• **AIM OF THE EXERCISE**:
Print the material below word for word, starting at the line containing "Between point (357, 308)" and continuing through the final line of the material.

------------------------------

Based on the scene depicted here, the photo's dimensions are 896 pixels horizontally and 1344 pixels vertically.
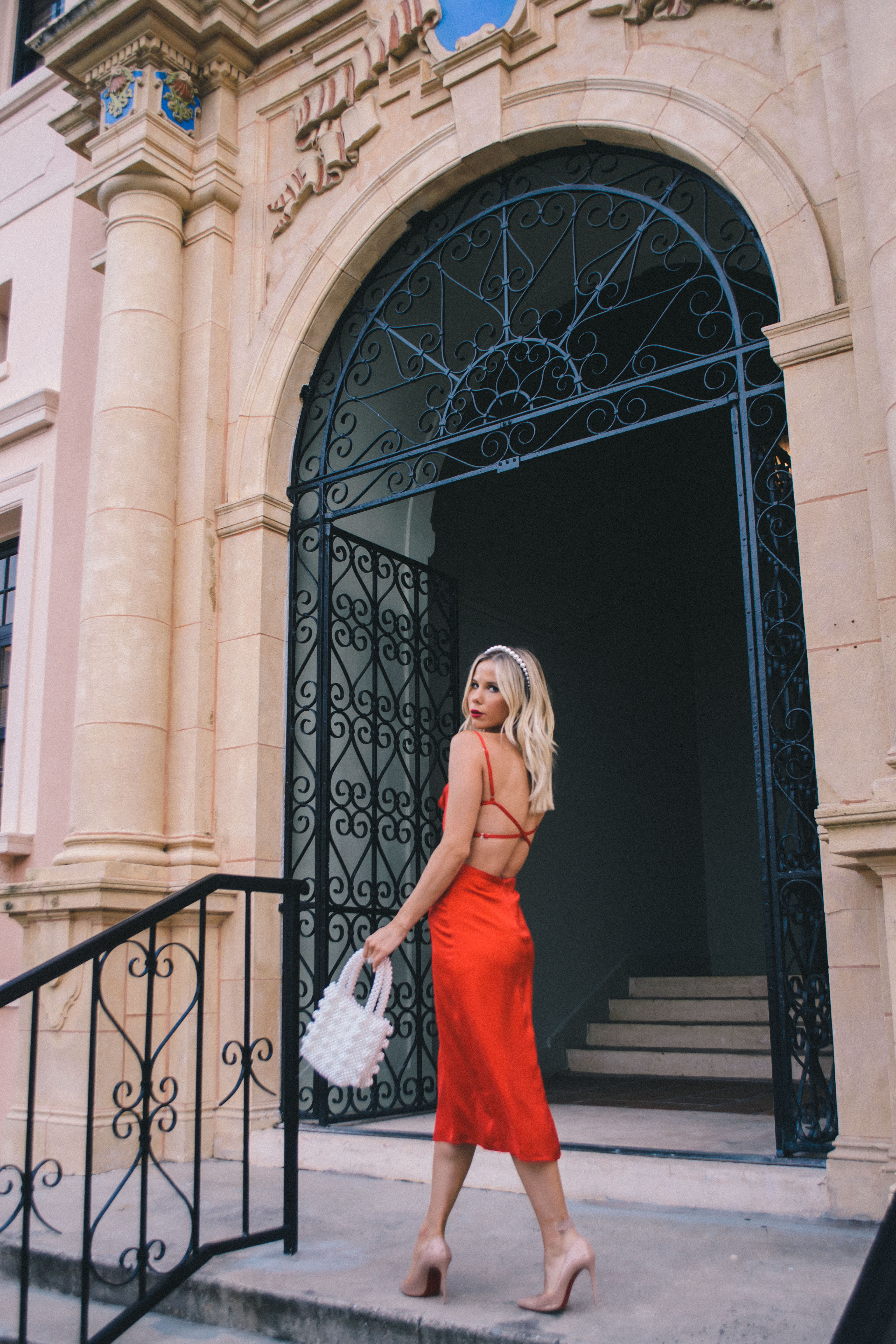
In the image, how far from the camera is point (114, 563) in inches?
248

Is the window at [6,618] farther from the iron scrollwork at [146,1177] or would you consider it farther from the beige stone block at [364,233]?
the iron scrollwork at [146,1177]

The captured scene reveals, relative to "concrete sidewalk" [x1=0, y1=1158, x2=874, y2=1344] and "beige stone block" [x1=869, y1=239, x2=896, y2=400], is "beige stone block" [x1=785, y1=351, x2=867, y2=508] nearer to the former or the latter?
"beige stone block" [x1=869, y1=239, x2=896, y2=400]

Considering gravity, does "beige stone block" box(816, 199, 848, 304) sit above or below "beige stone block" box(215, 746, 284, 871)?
above

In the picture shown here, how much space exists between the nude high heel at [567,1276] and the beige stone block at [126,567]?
167 inches

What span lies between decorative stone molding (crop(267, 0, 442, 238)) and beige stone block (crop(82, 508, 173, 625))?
1.94m

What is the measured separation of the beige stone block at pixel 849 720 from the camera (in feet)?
13.7

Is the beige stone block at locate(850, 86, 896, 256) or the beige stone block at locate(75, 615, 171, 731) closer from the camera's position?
the beige stone block at locate(850, 86, 896, 256)

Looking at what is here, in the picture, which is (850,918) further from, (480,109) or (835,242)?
(480,109)

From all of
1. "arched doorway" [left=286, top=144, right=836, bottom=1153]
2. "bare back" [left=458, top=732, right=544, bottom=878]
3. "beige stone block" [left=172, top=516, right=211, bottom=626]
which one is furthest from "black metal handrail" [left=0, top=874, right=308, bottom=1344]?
"beige stone block" [left=172, top=516, right=211, bottom=626]

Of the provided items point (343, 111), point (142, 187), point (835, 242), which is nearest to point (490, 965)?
point (835, 242)

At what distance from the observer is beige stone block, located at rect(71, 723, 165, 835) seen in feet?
19.7

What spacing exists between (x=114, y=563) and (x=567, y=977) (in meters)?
5.11

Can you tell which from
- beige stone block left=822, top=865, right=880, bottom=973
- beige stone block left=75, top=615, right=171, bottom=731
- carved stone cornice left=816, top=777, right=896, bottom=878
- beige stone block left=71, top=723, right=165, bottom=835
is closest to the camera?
carved stone cornice left=816, top=777, right=896, bottom=878

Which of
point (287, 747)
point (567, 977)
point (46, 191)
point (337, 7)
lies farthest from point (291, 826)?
point (46, 191)
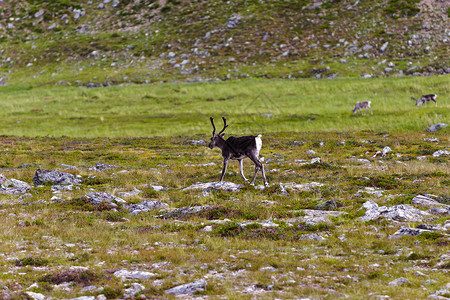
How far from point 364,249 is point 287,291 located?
3.51m

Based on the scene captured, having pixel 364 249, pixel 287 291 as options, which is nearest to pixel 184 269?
pixel 287 291

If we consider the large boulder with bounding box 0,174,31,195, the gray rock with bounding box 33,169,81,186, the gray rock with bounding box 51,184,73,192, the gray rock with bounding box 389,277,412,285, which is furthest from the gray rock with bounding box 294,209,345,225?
the large boulder with bounding box 0,174,31,195

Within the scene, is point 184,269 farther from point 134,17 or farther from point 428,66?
point 134,17

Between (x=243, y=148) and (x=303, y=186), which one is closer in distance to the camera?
(x=303, y=186)

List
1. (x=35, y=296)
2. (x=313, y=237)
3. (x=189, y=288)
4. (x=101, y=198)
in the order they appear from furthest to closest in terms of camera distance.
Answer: (x=101, y=198) < (x=313, y=237) < (x=189, y=288) < (x=35, y=296)

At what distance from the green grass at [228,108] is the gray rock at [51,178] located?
2257 centimetres

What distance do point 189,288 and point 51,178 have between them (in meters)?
13.6

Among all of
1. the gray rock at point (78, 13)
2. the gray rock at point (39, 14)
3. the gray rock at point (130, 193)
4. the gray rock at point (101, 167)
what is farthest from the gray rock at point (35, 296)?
the gray rock at point (39, 14)

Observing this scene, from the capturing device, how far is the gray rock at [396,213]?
1348 cm

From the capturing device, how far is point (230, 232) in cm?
1298

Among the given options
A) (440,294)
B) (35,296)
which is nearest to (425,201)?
(440,294)

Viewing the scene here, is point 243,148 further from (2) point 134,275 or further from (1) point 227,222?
(2) point 134,275

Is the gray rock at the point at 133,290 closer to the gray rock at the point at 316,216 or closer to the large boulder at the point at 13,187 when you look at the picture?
the gray rock at the point at 316,216

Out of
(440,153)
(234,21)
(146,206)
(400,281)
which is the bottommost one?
(234,21)
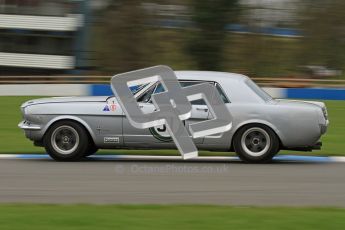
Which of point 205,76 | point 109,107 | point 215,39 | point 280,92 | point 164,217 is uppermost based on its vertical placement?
point 215,39

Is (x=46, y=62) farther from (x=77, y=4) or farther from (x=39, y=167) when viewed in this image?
(x=39, y=167)

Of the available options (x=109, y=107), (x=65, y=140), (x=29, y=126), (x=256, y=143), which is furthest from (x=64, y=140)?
(x=256, y=143)

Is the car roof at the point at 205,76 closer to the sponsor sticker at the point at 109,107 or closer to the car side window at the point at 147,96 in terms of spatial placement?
the car side window at the point at 147,96

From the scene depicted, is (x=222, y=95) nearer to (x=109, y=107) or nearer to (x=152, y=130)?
(x=152, y=130)

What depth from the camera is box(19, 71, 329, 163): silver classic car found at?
9477 mm

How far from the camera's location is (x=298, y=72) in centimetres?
4069

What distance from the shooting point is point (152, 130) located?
373 inches

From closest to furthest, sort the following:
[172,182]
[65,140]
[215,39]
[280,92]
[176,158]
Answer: [172,182] < [65,140] < [176,158] < [280,92] < [215,39]

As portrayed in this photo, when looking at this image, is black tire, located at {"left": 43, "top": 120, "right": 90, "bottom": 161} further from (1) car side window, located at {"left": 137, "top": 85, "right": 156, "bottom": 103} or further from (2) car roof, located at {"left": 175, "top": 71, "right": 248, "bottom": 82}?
(2) car roof, located at {"left": 175, "top": 71, "right": 248, "bottom": 82}

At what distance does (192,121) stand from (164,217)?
3776 millimetres

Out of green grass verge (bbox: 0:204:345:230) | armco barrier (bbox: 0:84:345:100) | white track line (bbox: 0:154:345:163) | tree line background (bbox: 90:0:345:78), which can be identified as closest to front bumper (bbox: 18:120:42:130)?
white track line (bbox: 0:154:345:163)

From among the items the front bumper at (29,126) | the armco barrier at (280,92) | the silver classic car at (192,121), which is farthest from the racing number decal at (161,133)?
Result: the armco barrier at (280,92)

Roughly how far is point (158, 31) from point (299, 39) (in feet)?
28.4

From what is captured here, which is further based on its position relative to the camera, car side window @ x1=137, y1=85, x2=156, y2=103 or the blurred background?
the blurred background
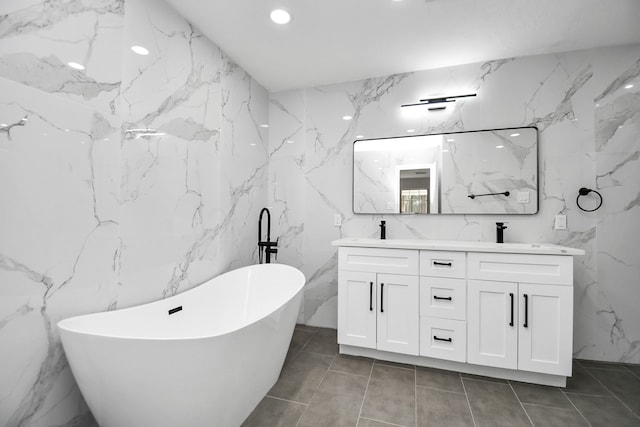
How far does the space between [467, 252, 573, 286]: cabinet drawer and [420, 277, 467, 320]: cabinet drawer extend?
14 cm

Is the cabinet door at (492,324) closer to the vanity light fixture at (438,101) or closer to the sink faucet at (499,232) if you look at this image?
the sink faucet at (499,232)

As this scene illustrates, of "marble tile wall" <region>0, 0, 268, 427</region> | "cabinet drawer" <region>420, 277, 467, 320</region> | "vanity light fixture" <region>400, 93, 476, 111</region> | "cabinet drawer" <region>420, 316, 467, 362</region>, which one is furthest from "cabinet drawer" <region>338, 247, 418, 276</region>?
"vanity light fixture" <region>400, 93, 476, 111</region>

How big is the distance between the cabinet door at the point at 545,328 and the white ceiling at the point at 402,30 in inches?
72.4

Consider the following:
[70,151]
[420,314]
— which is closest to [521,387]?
[420,314]

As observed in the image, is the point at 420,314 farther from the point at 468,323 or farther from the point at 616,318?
the point at 616,318

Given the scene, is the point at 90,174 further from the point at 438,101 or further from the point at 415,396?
the point at 438,101

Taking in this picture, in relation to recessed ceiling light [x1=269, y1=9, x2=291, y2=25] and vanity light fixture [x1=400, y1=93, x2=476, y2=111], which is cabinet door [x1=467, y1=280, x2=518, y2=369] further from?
recessed ceiling light [x1=269, y1=9, x2=291, y2=25]

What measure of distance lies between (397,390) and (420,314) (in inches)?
21.5

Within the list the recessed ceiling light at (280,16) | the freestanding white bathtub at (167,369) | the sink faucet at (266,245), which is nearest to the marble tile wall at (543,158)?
the sink faucet at (266,245)

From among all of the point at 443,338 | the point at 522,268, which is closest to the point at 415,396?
the point at 443,338

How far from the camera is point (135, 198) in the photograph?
1623 millimetres

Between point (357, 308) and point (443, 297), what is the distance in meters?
0.66

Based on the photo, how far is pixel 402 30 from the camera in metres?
2.05

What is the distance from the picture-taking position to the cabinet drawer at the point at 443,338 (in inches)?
78.7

------------------------------

• **RESULT OF THIS TASK**:
Between point (357, 308) and point (443, 297), what is the distance in meters?
0.66

Based on the photo, how far is pixel 402 30 from the camera in metres?
2.05

What is the distance from the picture-taking position to the cabinet drawer at the point at 443,338 (in inches)?
78.7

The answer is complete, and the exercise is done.